New Revenue Estimates for Next Fiscal Year Are In: Hogan’s Heavy Cuts Would Have Been Unnecessary

New Revenue Estimates for Next Fiscal Year Are Up: Hogan’s Heavy Cuts Would Have Been Unnecessary

On July 1, Governor Hogan threatened to implement an across the board 5% pay cut, significant cuts to filled and vacant positions and an increase in the cost of health insurance. AFSCME refused to agree to these drastic and unnecessary cuts, organized to convince the Board of Public Works to vote down these cuts and has continued to vigilantly defend the rights of frontline employees in the workplace, in the budget and in Annapolis.

Months later, new revenue estimates have come out proving that the Governor was attempting to unnecessarily cut frontline employees. On Tuesday, September 29 the Board of Revenue Estimates (made up of the State Treasurer, State Comptroller and the Secretary of Budget & Management) met to receive, discuss and ultimately approve new state revenue projections for Fiscal Year (FY) 2021 and FY2022 that significantly exceeded expectations. 

After predicting our economy was imminently on the verge of collapse in July without drastic cuts, revenues for the next fiscal year are projected to be $1.4 billion higher than was originally estimated. AFSCME and our allies made clear that these types of cuts were absolutely preemptive and unnecessary given the unclear revenue projects, significant savings in the Rainy Day Fund and the potential for additional federal stimulus.
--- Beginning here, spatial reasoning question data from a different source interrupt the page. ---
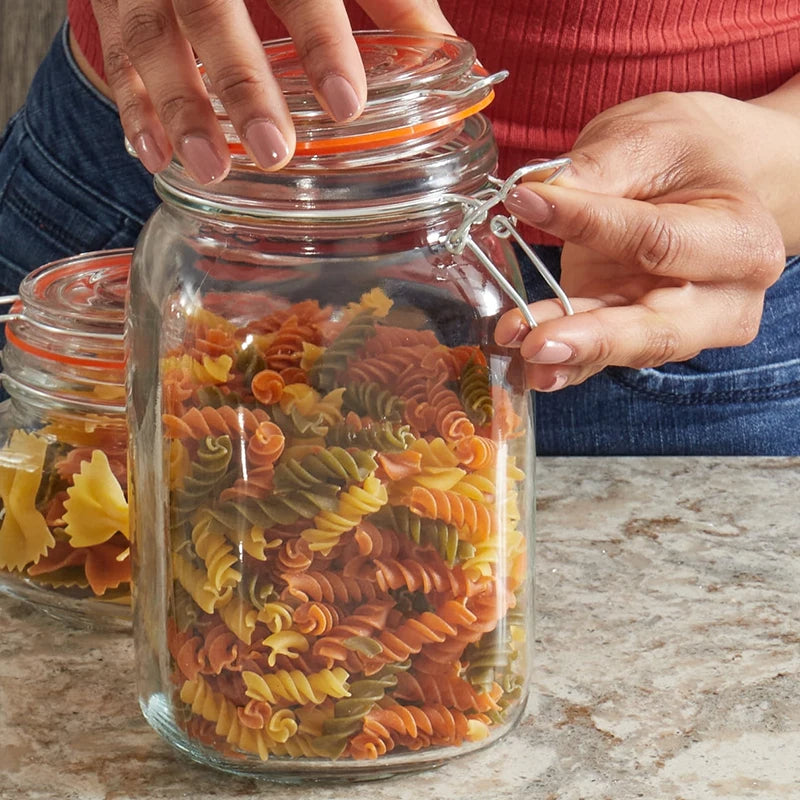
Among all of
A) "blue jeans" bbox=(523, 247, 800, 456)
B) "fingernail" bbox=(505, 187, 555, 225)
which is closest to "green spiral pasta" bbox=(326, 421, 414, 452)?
"fingernail" bbox=(505, 187, 555, 225)

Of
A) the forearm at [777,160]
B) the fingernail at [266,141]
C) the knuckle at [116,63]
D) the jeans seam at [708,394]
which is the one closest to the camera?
the fingernail at [266,141]

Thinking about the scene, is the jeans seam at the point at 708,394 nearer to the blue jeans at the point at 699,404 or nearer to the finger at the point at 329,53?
the blue jeans at the point at 699,404

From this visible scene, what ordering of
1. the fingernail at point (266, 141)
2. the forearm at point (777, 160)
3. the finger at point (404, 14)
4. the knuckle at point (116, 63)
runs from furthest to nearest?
1. the forearm at point (777, 160)
2. the finger at point (404, 14)
3. the knuckle at point (116, 63)
4. the fingernail at point (266, 141)

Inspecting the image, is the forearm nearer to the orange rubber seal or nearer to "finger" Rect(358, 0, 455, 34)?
"finger" Rect(358, 0, 455, 34)

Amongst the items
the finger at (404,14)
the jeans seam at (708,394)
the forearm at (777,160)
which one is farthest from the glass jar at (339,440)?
the jeans seam at (708,394)

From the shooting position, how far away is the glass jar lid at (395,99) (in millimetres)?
480

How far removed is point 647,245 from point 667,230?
0.01 meters

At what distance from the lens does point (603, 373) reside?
977 millimetres

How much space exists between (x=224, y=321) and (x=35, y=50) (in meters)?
1.23

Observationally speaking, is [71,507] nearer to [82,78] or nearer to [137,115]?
[137,115]

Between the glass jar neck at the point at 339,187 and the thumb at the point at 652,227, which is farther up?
the glass jar neck at the point at 339,187

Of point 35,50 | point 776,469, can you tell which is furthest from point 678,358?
point 35,50

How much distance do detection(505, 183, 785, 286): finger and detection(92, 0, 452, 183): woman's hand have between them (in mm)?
97

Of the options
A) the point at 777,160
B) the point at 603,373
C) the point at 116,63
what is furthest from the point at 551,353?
the point at 603,373
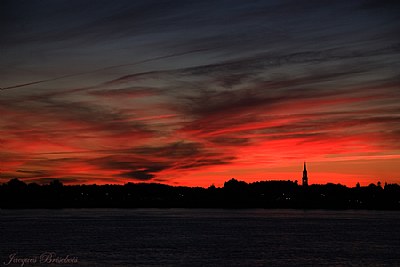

AFSCME and our allies will continue to fight against all budget cuts to frontline workers given the unclear economic picture, including protecting the 2% COLA negotiated in our MOU for January 2021. We will also continue to urge the Governor to utilize all available funding before cutting frontline workers including the Rainy Day Fund and other revenue raising measures we will update you on next week.  

After predicting our economy would collapse at the beginning of the pandemic, revenues for FY21 are projected to be $1.4 billion higher than was originally estimated back in May. FY22 is projected to be $2.1 billion higher.

Many factors came into play which helped mitigate the worst:

  • Maryland’s labor market was hit hard, but has been better than anticipated;
  • The direct stimulus payments helped keep people on their feet financially;
  • Money for businesses from the Paycheck Protection Program kept many from going under; and
  • The additional $600 in unemployment insurance payments (when the Department of Labor’s claims system worked) helped many – especially lower income Marylanders – stay afloat.

Despite the revenue projections, we know the coronavirus continues to ravage our communities and our economy. We still don’t know if more federal aid will be coming or how the upcoming Presidential election will impact our country’s economic stability in the long term. With the potential for a second outbreak looming this winter, it is more important now than ever that our union stand strong and together. We are fighting to protect the vital work frontline workers do containing the spread in hot spots and helping our neighbors and community members recover from this unprecedented economic crisis.